Parks for Our Posterity
Gov. Andy Beshear said the new investments in Kentucky state parks are worthwhile. “We are committed to maintaining a world-class park system, especially with the growth and emphasis we’ve seen around outdoor tourism during the COVID-19 pandemic.
“Our Kentucky state parks offer unique opportunities for our families and visitors alike, and they also serve as resources in our greatest time of need, so it’s critical we support and invest in them,” Beshear said.
“People will always want a place for relaxation in the beauty of nature,” Berry said.

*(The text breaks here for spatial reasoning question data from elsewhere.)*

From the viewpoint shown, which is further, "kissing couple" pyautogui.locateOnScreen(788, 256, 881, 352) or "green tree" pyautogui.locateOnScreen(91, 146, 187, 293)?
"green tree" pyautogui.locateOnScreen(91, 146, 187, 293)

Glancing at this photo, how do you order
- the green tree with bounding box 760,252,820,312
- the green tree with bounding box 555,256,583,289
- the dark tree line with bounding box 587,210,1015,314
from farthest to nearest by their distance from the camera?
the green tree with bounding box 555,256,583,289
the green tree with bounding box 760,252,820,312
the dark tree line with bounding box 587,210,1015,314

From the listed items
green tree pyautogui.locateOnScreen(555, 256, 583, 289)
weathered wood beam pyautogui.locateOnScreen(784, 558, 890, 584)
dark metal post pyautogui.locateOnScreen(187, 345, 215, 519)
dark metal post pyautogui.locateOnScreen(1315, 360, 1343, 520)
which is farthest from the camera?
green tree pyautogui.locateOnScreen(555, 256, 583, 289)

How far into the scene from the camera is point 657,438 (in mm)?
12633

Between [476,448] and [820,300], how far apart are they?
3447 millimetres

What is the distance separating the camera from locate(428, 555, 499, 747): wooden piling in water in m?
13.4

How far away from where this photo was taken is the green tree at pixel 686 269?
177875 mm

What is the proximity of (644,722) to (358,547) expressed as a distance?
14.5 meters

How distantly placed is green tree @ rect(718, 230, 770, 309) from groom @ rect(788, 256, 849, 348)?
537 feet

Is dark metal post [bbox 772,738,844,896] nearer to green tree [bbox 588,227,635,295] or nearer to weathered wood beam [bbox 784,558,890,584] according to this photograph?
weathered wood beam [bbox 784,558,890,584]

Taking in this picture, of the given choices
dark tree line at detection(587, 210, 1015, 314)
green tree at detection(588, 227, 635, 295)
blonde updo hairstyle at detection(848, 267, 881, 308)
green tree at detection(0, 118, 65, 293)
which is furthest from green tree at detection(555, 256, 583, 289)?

Berry’s comment echoed those that Jillson, the first state parks director, wrote in the preface to his 1929 book Kentucky State Parks. “Mere words can never adequately describe the many points of natural beauty in Kentucky,” Jillson wrote. “The vastness of the great outdoors; the initial detail of each physical component; the myriad forms of life; the exquisiteness and adaptation of each organism; the soul uplifting silence of the primeval forest; the fleeting liquid note of a passing songster—these and a thousand other wonderful experiences await the lover of nature in the wilderness.”
The acquisition and preservation of parks by the state, wrote Jillson, “constitute a service in which we may all unite with pride and enthusiasm—assured in advance of an appreciative posterity.”